Posted on: August 24th, 2007 by Ernie Regehr

It was a particularly arresting headline that warranted the further search: “Taliban, US in new round of peace talks.”

Syed Saleem Shahzad, the Pakistan Bureau Chief of the Asia Times Online, has been writing a series of articles on continuing efforts to negotiate deals which he says “aim to stop violence in selected areas and give the Taliban limited control of government pending the conclusion of a broader peace deal for the country and the Taliban’s inclusion in some form of national administration.”[i] What he describes is really talks about talks, and he links the interest in negotiating to interest in the fabled oil pipeline to connect the oil fields of Turkmenistan and the other northern “stans” to south Asia and beyond, but there is no doubt that the undeniable futility of the fighting is increasingly turning heads to the possibility of alternatives.

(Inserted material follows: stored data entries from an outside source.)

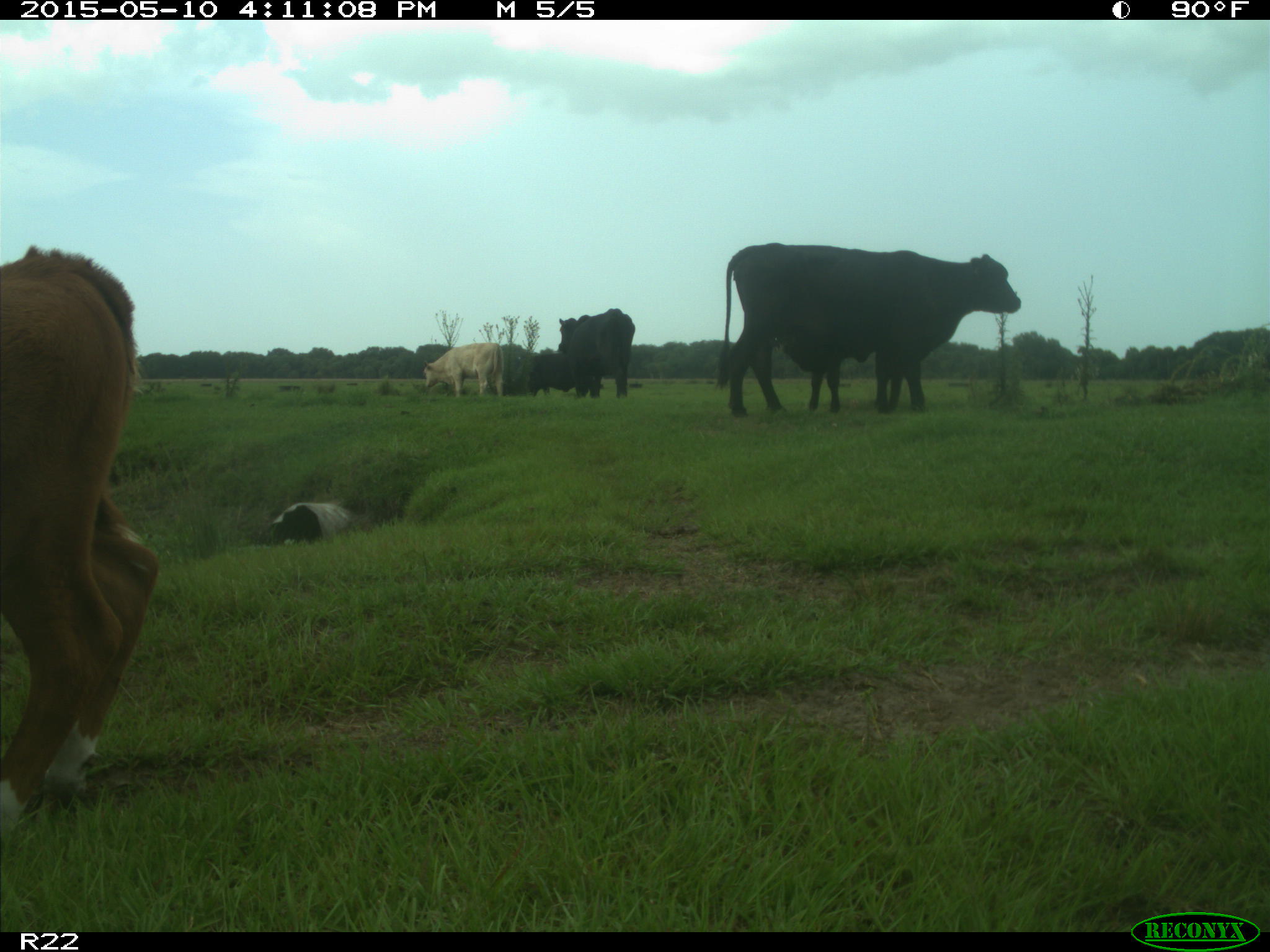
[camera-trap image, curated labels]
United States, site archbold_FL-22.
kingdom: Animalia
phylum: Chordata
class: Mammalia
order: Artiodactyla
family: Bovidae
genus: Bos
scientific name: Bos taurus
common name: domestic cow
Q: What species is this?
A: Bos taurus (domestic cow).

The negotiation track has been given a significant boost by the recent four-day joint (Afghanistan and Pakistan) “peace Jirga,”[ii] by all accounts an extraordinary gathering that has inspired both hope and considerable skepticism.

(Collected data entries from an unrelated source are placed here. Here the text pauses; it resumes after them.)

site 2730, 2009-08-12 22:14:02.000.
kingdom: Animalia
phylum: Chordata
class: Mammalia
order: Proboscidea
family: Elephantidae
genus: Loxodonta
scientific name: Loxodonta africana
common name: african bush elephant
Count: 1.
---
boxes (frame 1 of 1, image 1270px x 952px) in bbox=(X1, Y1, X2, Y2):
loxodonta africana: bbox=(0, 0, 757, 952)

The hope owes to what some consider the broad base of the Jirga[iii] – some 700 delegates that included representatives of civil society, business, tribal communities, religious communities, Parliaments, and Governments – and the agreement to pursue a peace and reconciliation agenda within the Pashtun communities of both countries aimed at curbing violence and bringing the communities into credible participation in provincial and national governments.

The skepticism owes to what others regard as the narrow base of the Jirga – the President of Pakistan was key in the selection of Pakistan participants and the Taliban were excluded – and to the insistence that it mandates talks only with those who renounce violence and terrorism[iv] (a reflection of Washington’s reluctance to support an aggressive reconciliation program).[v]

The Jirga did produce two significant results. It authorized a smaller and ongoing Jirga of 50 members (25 from each country) with a mandate to “expedite the ongoing process of dialogue for peace and reconciliation,”[vi] and President Pervez Musharraf of Pakistan acknowledged at the closing session that indeed the Afghan insurgency did receive support within Pakistan (but denying it was with official connivance).[vii]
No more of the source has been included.